== What this task involves ==
List all lines of the data containing the word "Photo".
(Beginning of Data in this exercise)
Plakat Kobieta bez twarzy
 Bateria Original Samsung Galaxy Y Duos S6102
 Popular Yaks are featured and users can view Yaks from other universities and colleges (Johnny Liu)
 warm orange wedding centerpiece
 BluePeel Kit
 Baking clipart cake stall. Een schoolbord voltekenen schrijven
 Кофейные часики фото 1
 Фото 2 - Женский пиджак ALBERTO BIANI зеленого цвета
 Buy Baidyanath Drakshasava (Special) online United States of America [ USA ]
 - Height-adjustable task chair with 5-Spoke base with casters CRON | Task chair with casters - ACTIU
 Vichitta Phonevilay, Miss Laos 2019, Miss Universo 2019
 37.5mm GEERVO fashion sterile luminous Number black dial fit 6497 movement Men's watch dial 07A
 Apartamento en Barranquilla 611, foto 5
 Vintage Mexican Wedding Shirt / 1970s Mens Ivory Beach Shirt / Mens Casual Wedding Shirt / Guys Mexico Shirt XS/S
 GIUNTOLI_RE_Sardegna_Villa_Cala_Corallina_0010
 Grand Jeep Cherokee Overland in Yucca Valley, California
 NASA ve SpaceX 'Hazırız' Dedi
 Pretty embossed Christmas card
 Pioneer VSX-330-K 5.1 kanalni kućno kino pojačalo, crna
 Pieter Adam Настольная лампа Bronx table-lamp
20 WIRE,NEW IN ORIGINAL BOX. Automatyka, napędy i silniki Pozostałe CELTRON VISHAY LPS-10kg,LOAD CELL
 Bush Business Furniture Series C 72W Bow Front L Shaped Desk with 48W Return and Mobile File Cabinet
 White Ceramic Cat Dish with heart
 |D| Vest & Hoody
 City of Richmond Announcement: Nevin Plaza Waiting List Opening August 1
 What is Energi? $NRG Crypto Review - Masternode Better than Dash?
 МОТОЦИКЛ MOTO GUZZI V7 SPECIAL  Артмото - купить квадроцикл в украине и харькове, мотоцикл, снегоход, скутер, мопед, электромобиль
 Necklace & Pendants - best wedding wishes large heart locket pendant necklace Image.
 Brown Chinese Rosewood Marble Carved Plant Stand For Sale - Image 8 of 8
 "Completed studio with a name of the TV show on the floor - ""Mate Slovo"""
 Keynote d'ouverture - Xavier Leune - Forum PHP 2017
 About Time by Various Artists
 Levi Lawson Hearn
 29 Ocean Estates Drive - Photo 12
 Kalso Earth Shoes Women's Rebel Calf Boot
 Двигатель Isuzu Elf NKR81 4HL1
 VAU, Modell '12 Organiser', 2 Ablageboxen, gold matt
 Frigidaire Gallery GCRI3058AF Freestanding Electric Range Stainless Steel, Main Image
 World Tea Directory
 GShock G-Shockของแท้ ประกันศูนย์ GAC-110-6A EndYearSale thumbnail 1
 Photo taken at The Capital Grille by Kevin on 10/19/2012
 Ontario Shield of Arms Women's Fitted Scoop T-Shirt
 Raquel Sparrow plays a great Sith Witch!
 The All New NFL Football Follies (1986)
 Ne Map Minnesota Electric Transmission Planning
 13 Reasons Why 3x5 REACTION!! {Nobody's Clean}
(End of Data in this exercise)
== Answer below ==
 29 Ocean Estates Drive - Photo 12
 Photo taken at The Capital Grille by Kevin on 10/19/2012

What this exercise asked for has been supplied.